Since several of you have asked, I figured you deserved a post about the current default crisis in DC. The short of it is, it’s all political, and none of this has to happen. The rest of us are essentially held hostage because each party would rather win an election next year than govern with responsibility and good faith.
If that sounds too cynical, allow me a chance to change your mind.
The background here is critical to understand. First, if you aren’t crystal clear on the difference between debts and deficits, read this; it’s a topic I have previously covered.
If you understand the difference, let’s move on to how the government is funded and debt service payments are authorized. It would make sense that these two authorizations would be the same, but in the United States, they aren’t because, reasons. The government is funded by appropriations bills in which Congress gives the government permission to spend money. If no appropriations bill is passed, the government shuts down—you might remember this from January 2018, when the government shut down over immigration. Or you might remember it from 11 months later, when it shut down over funding for a border wall.
We are not in immediate threat of a shutdown because an emergency appropriations bill was passed last night—literally at the buzzer—to keep the government open until December 3rd.
The threat now facing us is a threat of default, which would happen sometime between October 15th and October 20th if nothing changes (the date isn’t certain because our financiers can move a few things around before the money runs dry, and it’s not exactly clear when they would exhaust all options).
A default is a failure to pay bills. It means the U.S. government misses its due date. This would happen because, separate from authorizing the government to spend money, Congress also has to authorize the government to issue debt to pay the bills from the money the government is already authorized to spend. It wasn’t always this way, but the history is less important right now, so I won’t get into it.
Congress sets a “debt limit” above which the government cannot borrow money. We are almost at that limit, because we continually spend more than we tax (another, another issue for another time). Right now, there is a huge standoff, with all of us as the hostages, about whether to authorize the U.S. government to borrow enough money to pay the bills it created in the past.

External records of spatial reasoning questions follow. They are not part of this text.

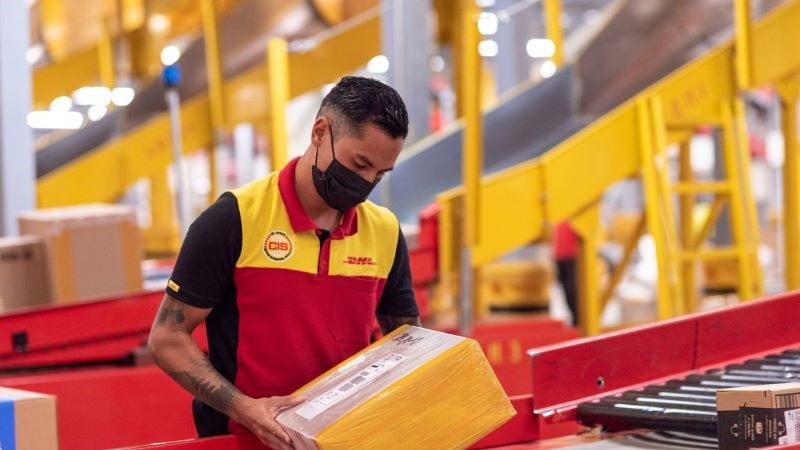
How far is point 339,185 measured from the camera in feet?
9.56

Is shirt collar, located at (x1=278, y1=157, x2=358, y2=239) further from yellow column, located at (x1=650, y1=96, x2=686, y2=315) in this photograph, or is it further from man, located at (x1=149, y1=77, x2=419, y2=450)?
yellow column, located at (x1=650, y1=96, x2=686, y2=315)

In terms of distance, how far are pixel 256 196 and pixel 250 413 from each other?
548mm

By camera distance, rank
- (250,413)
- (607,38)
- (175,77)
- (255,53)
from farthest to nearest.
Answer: (255,53)
(607,38)
(175,77)
(250,413)

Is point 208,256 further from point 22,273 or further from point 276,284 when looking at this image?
point 22,273

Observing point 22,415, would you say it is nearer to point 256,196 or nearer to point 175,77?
point 256,196

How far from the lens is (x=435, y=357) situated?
2836 mm

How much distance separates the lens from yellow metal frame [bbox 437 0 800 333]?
730 cm

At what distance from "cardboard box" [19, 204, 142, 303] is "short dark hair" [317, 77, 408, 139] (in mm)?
3299

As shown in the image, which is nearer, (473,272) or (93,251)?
(93,251)

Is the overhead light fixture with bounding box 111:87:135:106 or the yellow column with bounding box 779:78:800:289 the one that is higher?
the overhead light fixture with bounding box 111:87:135:106

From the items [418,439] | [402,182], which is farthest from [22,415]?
[402,182]

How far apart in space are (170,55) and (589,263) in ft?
19.6

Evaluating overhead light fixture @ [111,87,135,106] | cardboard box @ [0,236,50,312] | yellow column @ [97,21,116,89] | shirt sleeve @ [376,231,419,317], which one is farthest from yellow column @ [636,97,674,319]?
yellow column @ [97,21,116,89]

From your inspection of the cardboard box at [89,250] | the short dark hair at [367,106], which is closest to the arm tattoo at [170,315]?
the short dark hair at [367,106]
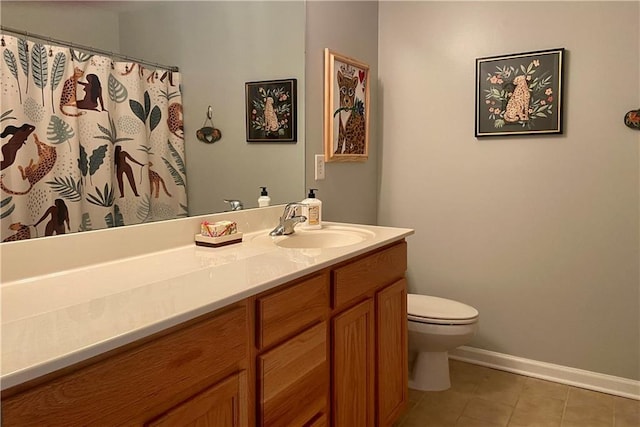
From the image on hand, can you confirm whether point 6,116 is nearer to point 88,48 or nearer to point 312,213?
point 88,48

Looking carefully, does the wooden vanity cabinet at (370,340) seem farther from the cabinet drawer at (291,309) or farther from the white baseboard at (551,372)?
the white baseboard at (551,372)

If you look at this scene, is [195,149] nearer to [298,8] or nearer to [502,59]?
[298,8]

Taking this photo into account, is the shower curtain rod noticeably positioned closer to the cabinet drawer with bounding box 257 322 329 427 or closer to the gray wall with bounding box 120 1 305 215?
the gray wall with bounding box 120 1 305 215

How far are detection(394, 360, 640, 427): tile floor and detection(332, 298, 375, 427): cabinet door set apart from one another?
57cm

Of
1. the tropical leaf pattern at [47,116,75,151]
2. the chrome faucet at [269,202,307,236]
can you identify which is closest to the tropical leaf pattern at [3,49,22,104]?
the tropical leaf pattern at [47,116,75,151]

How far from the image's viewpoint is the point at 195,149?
Result: 5.86 feet

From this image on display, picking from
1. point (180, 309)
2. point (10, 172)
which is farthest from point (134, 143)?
point (180, 309)

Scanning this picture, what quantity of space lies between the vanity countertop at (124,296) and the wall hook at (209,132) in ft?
1.40

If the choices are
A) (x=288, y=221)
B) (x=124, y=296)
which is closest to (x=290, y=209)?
(x=288, y=221)

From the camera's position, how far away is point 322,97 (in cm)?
238

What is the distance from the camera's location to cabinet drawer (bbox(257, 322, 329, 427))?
1.22m

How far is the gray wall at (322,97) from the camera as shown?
231 centimetres

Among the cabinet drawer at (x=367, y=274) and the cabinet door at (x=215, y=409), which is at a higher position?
the cabinet drawer at (x=367, y=274)

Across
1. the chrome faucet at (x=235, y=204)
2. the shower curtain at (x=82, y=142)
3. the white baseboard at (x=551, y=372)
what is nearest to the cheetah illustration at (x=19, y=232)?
the shower curtain at (x=82, y=142)
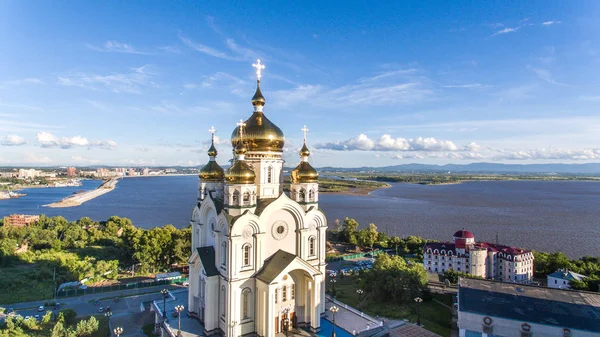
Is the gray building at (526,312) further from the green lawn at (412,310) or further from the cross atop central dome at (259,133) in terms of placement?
the cross atop central dome at (259,133)

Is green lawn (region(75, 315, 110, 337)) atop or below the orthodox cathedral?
below

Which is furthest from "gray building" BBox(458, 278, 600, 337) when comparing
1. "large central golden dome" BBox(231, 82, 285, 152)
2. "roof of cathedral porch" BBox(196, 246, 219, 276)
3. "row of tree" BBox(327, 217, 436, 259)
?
"row of tree" BBox(327, 217, 436, 259)

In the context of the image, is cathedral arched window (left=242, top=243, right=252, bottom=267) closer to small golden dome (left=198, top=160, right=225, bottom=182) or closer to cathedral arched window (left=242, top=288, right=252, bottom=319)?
cathedral arched window (left=242, top=288, right=252, bottom=319)

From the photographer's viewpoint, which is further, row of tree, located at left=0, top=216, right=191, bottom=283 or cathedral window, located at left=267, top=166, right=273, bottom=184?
row of tree, located at left=0, top=216, right=191, bottom=283

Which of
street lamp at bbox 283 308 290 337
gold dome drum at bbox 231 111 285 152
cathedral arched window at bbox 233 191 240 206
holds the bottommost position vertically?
street lamp at bbox 283 308 290 337

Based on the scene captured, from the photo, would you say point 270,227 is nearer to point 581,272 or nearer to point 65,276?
point 65,276

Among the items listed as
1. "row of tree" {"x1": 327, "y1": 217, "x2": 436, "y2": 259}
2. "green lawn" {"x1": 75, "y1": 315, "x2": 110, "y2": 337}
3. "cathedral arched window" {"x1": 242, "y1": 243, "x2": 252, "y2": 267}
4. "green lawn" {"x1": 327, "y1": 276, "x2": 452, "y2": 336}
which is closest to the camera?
"cathedral arched window" {"x1": 242, "y1": 243, "x2": 252, "y2": 267}

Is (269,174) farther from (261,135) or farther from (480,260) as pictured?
(480,260)

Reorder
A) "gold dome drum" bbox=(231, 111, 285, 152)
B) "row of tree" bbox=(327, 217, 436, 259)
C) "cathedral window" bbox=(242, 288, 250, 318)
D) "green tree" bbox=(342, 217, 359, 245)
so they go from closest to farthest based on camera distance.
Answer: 1. "cathedral window" bbox=(242, 288, 250, 318)
2. "gold dome drum" bbox=(231, 111, 285, 152)
3. "row of tree" bbox=(327, 217, 436, 259)
4. "green tree" bbox=(342, 217, 359, 245)
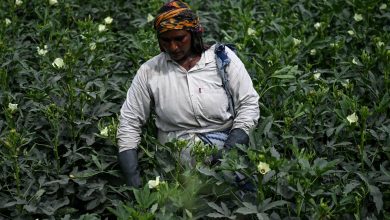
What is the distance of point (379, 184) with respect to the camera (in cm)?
317

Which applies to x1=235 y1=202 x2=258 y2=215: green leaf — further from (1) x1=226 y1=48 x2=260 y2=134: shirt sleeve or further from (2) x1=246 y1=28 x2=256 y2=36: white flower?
(2) x1=246 y1=28 x2=256 y2=36: white flower

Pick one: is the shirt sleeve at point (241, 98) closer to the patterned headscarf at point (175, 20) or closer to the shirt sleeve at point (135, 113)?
the patterned headscarf at point (175, 20)

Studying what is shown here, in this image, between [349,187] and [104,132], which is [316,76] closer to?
[349,187]

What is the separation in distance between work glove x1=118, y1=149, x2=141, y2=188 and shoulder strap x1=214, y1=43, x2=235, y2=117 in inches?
20.9

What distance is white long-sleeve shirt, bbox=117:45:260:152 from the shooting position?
3.18m

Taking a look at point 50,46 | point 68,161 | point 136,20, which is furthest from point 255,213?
point 136,20

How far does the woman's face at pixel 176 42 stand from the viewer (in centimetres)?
309

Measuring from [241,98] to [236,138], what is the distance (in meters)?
0.21

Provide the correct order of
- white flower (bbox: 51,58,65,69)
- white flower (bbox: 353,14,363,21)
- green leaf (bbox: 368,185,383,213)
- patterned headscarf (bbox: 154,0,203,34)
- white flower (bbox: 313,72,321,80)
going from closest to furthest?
green leaf (bbox: 368,185,383,213) → patterned headscarf (bbox: 154,0,203,34) → white flower (bbox: 51,58,65,69) → white flower (bbox: 313,72,321,80) → white flower (bbox: 353,14,363,21)

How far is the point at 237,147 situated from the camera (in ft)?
10.0

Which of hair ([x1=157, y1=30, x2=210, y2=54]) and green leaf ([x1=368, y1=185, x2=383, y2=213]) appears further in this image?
hair ([x1=157, y1=30, x2=210, y2=54])

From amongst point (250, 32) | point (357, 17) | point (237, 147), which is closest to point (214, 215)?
point (237, 147)

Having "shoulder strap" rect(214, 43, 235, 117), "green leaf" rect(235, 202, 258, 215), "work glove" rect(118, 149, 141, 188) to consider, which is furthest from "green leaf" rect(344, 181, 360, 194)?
"work glove" rect(118, 149, 141, 188)

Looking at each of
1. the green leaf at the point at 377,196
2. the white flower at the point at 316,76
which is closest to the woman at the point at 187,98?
the green leaf at the point at 377,196
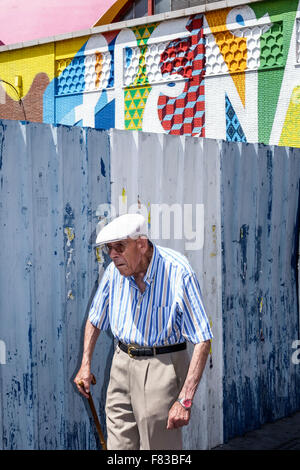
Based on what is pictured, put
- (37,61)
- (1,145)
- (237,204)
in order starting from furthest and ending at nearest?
(37,61) → (237,204) → (1,145)

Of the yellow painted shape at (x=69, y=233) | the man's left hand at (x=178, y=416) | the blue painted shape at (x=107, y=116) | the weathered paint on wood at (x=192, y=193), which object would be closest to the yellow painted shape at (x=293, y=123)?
the blue painted shape at (x=107, y=116)

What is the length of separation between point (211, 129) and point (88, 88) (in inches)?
131

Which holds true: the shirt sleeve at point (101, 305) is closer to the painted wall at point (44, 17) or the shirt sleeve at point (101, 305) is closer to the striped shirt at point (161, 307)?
the striped shirt at point (161, 307)

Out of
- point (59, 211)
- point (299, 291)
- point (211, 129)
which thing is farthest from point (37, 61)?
point (59, 211)

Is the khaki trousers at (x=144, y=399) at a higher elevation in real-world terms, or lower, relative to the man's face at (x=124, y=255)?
lower

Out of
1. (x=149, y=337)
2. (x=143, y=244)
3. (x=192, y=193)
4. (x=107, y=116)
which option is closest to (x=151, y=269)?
(x=143, y=244)

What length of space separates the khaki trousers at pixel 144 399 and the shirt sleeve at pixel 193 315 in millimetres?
204

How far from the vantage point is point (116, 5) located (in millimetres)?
16469

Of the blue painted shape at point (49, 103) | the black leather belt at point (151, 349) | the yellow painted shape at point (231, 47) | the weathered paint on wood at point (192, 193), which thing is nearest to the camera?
the black leather belt at point (151, 349)

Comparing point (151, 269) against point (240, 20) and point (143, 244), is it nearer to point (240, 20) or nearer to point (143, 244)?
point (143, 244)

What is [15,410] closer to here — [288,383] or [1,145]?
[1,145]

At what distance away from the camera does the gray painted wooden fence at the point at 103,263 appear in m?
4.24

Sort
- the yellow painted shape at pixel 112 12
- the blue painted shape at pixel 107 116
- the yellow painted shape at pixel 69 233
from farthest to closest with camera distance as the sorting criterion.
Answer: the yellow painted shape at pixel 112 12 → the blue painted shape at pixel 107 116 → the yellow painted shape at pixel 69 233

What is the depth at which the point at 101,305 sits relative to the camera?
157 inches
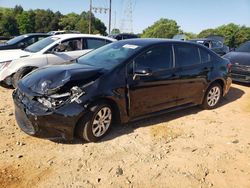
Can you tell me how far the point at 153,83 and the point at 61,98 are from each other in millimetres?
1694

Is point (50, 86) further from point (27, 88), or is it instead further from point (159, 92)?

The Republicans in the Senate are saying they refuse to vote for a debt limit increase because Democrats are runaway spenders, and Democrats need to use Budget Reconciliation to raise the debt limit. The Democrats don’t want to do this because they want to save reconciliation for the $3.5t Build Back Better plan.
The thing is, the debt limit has nothing to do with any type of runaway Biden spending. It has to do entirely with runaway Trump spending. The government does not need the debt limit raised to have authority to issue new debt for Biden’s yet-to-pass plans, they need it raised to have authority to pay Trump’s bills, which are…huge.
It’s popular belief, largely because of propagandized campaigning and media, that Republicans are the responsible party on spending and debt. They aren’t. For my entire lifetime, and even before that, it has been Republican administrations that have increased spending and deficits the most. If that sounds to you like I’m a just a liberal taking a jab at conservatives, I dunno what to say. The facts are what they are. Even the much berated spender-in-chief, President Obama, was not a bad as President Trump. Obama averaged about $1.4 trillion in new debt per year. Trump averaged about $2 trillion. Even before the Covid-19 pandemic Trump was running annual trillion dollar deficits—unprecedented for a period of peacetime growth.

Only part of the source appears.